_Records for this exercise_:
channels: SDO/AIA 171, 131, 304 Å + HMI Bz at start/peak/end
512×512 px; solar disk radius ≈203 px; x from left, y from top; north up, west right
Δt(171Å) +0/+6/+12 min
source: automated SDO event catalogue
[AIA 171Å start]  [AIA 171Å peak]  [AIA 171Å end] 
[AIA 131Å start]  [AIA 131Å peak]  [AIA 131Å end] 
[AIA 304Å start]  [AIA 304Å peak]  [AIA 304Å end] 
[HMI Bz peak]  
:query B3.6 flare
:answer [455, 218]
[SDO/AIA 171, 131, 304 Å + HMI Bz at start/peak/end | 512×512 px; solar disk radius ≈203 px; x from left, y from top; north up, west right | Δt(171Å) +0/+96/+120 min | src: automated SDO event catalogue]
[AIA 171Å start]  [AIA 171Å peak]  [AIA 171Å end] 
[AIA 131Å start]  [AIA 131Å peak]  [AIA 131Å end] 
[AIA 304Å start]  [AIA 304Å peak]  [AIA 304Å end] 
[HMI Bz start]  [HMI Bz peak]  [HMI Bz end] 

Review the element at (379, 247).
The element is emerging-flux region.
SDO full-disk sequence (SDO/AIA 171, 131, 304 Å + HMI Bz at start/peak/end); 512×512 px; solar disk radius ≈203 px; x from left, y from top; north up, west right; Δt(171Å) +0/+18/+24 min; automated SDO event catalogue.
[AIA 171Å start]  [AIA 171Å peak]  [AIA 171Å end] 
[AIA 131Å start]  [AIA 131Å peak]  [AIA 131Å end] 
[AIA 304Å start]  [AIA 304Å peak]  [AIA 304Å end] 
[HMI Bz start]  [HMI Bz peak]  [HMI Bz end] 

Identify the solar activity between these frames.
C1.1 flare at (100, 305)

_What you will do_:
Each line that includes the string "element" should be copied from the data.

_Answer below_:
Review the element at (379, 247).
The element is emerging-flux region.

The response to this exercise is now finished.